What are they teaching those transportation screeners at Tampa International Airport? In their efforts to find terrorists last month, they made a big flub.
In August, Kathryn Harrington (no relation) and her two sons were traveling through Tampa on their way home to Maryland from a vacation in Orlando. They did the usual routine at the airport screening station.
You know, plop your bags up on the counter, let the screeners zap ’em with X-rays in search for weapons.
Turns out the screeners found something fishy. Was it a weapon? Something sharp like a box cutter? Or maybe it was a funky-looking tube, filled with a suspicious white powder?
It was a bookmark, an 8-inch leather strap with small lead weights on both ends.
It wasn’t a weapon at all. A Transporation Security Administration (TSA) supervisor thought it was suspicious enough to alert the Tampa police.
An officer with the police department asked some questions and then slapped the handcuffs on her and threw her into the back of a police car. Harrington – a middle school educator who’s also a Sunday school teacher – was then taken to an airport holding cell.
TSA spokeswoman Lauren Stover defended the supervisor’s actions.
“We have an obligation to investigate this. We err on the side of caution,” Stover said.
Harrington faced the threat of a criminal trial, and a $10,000 fine.
She was not technically arrested, but was charged with carrying a concealed weapon, which, had she been convicted, could have landed her in jail for a year.
The Transportation Security Administration has come to its senses and will not charge Harrington. Neither will the Hillsborough state attorney’s office.
“We will not likely pursue civil (or criminal) penalties,” said Stover.
That’s good. But this is what you get when you’ve got three executive departments facing down terrorism – which used to be the domain of just one – the department of defense.

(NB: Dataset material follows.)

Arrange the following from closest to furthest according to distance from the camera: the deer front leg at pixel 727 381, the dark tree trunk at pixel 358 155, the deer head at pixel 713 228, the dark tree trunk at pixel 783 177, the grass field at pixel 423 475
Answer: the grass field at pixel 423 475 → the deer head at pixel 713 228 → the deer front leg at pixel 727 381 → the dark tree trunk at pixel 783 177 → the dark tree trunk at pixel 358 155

But since Sept. 11, everything has changed. In their quest to protect the country, we’ve got no less than three major departments protecting us: the departments of defense, homeland security and the department of justice.
In the process, the three federal divisions are stumbling upon ordinary, good Americans, like this 52-year-old teacher. What’s more, Harrington said that she has taken the same bookmark through other security stations, including Tampa’s, and has never been so much as questioned. No doubt, she will never carry it on board an airplane again.
This incident gives a lot of credence to critics’ charges that the government is stripping us of our civil liberties. Even if the critics are wrong, it shows that the federal bureaucracy has grown out of control.
Along the way, it also shows federalizing the screeners doesn’t automatically make them omniscient.
Some of them can still act like total fools.
Jim Harrington is the editor of the Largo Leader, Clearwater Citizen.